MOSKAU. Kunden in Österreich können sich auf eine drastische Steigerung der Preise für Erdgas im kommenden Jahr einstellen. Alexander Medwedew, Vize-Vorstandschef des russischen Erdgasmonopolisten Gazprom, prognostiziert für 2008 einen Anstieg der Erdgaspreise für europäische Abnehmer um etwa 50 Prozent.
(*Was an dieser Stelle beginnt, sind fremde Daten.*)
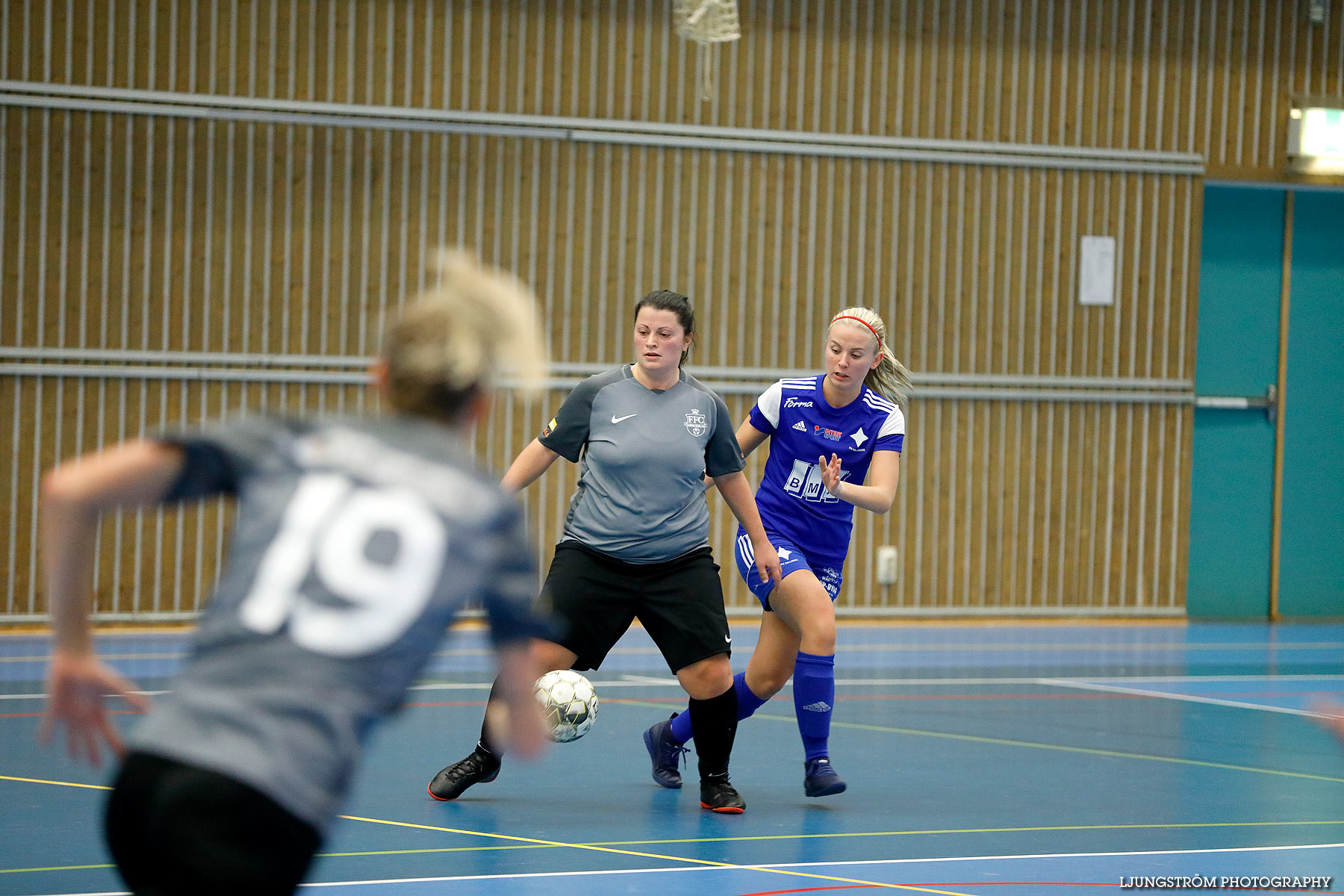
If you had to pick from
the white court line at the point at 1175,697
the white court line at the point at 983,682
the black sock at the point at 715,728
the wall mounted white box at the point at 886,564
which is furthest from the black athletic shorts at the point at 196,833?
the wall mounted white box at the point at 886,564

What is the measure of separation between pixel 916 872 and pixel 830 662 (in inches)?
47.5

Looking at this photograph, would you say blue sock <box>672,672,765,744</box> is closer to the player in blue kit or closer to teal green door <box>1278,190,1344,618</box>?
the player in blue kit

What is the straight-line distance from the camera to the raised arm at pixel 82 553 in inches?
85.6

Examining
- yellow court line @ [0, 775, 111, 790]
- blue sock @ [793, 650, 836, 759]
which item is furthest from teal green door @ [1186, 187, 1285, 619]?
yellow court line @ [0, 775, 111, 790]

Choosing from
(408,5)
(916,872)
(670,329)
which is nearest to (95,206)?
(408,5)

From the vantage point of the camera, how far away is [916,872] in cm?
500

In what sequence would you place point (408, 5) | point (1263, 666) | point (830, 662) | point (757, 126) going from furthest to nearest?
point (757, 126)
point (408, 5)
point (1263, 666)
point (830, 662)

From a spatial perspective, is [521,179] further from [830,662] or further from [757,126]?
[830,662]

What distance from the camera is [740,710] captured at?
6.27m

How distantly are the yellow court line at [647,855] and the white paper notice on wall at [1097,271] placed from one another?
9.97 metres

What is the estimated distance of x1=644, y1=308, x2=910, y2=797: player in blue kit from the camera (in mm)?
6062

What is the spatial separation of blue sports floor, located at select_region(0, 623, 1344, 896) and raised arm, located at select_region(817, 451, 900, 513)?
3.87 feet

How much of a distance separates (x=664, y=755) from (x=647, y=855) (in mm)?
1250

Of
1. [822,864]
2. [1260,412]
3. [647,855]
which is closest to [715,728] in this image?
[647,855]
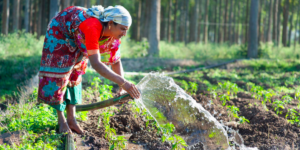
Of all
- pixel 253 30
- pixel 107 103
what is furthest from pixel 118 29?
pixel 253 30

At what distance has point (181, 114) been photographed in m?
3.64

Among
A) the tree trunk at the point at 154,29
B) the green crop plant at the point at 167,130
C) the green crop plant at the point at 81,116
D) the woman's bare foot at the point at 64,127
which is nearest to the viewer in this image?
the green crop plant at the point at 167,130

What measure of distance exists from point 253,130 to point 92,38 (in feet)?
8.55

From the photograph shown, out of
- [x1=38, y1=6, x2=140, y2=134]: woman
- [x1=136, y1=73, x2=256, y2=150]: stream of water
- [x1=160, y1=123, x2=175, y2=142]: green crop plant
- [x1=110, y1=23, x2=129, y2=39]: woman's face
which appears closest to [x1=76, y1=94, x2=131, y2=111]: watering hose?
[x1=38, y1=6, x2=140, y2=134]: woman

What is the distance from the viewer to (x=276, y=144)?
347cm

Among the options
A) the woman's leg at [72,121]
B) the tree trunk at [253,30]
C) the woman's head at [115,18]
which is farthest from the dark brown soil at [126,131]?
the tree trunk at [253,30]

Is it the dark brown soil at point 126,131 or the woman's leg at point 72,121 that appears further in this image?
the woman's leg at point 72,121

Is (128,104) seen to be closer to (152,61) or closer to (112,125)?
(112,125)

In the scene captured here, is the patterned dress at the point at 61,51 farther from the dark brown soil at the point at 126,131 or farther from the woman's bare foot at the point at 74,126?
the dark brown soil at the point at 126,131

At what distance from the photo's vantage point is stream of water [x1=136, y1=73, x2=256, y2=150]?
343 centimetres

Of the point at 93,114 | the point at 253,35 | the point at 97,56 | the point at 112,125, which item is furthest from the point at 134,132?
the point at 253,35

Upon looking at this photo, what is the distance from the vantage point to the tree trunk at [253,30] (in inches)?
506

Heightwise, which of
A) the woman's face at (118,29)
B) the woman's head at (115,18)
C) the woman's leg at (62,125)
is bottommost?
the woman's leg at (62,125)

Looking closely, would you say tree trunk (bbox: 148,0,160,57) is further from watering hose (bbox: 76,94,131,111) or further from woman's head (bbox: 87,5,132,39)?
woman's head (bbox: 87,5,132,39)
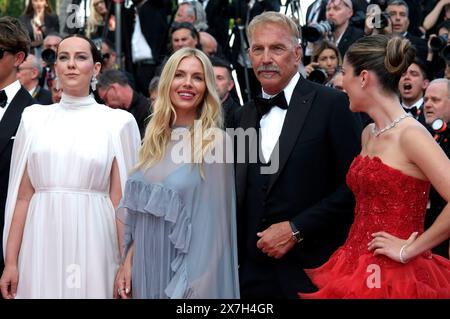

Medwedew sagte am Rande der Moskauer Messe „Gas Russlands – 2007“ vor Analysten, die Erdgaspreise würden von 250 Dollar auf 300 bis 400 Dollar per 1000 Kubikmeter erhöht.

Gaspreis folgt dem Ölpreis

Für den drohenden Preissprung macht Gazprom zwei Faktoren verantwortlich: Zum einen die Entwicklung der Erdölpreise – der Erdgas-Preis bildet den für Erdöl mit drei- bis sechsmonatiger Verzögerung ab. Zum anderen aber auch die EU: Die Pläne der EU-Kommission, den Erdgasmarkt in Europa weiter zu liberalisieren, führten „unweigerlich zu einer Situation, in der die Preise steigen“.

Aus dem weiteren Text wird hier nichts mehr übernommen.